Monday, November 11, 2013

doyoung jeong/interview/tue56

Mum was a girl once 


Mum's recount of her past history is always interesting. Though I have heard about it so many times before, it never gets old. Her full description takes me to the past, and I marvel at how things are so different from the present. My first question was about her favorite pastime as a kid. 

"There weren't any smartphones or playstations or whatever, But that doesn't make our pastime any less dull. We played with gonggi and I was a queen of gonggi, no one could beat me. But I was a tomboy and catching locusts with the boys was the best."

Her eyes were suddenly mischievous, as if she was back to those locust-catching days.

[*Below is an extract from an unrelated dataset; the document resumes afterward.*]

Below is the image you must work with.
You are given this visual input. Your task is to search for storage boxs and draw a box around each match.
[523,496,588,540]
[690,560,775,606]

Mum, always so brave and vigorous, would have surely been the leader of the gang.

"How was everyday like?"

"I was brought up with three brothers and two sisters. The house was always bustling with kids running around, roaring and screeching. There were never quiet moments. Every meal was like a battle. You had to make a frantic dash for dining table and snatch your portion of food or there wouldn't be anything left. After devouring food, though always craved for more, there were huge piles of dirty dishes I had to wash up. And that's not all-there were all sort of chores I had to deal with like laundry, scrubbing floor, bathing my baby sister... Being the second eldest, and a girl, I was expected to carry out such duties."

"Did grandmother always favored boys over girls?"

"Always. She can't help it. She is old woman with traditional values, and such notions were firmly rooted in her brain. It was same with education too. She poured all her effort and money in educating the eldest brother, saying he will one day become the man of the house, but didn't care much about educating girls. 'what's the point of educating girls?' She used to say. I, however, saw a potential in my sister and urged her to study hard. She passed her exam and got a job straight away, and brought home a lot of money. Educating a girl had its uses, after all."

I felt sorry for her, since I don't have to do too much housework and I get plenty of education, if not too much. I moved on with the question that intrigued me most.

"How did you get to marry father?"

" Grandmother was friends with a women who lived across the street. She had a son. They thought we would make a good pair. We met a couple of times and then got married."

"As simple as that? But that is practically marring a stranger! How could you take such a risk?"

" Well they all said he was a kind person... And anyway, young people these days take more than a year to get married but they still get divorced, while me and your father live in perfect harmony."

I goggled at her. Strange how minds of past generations works.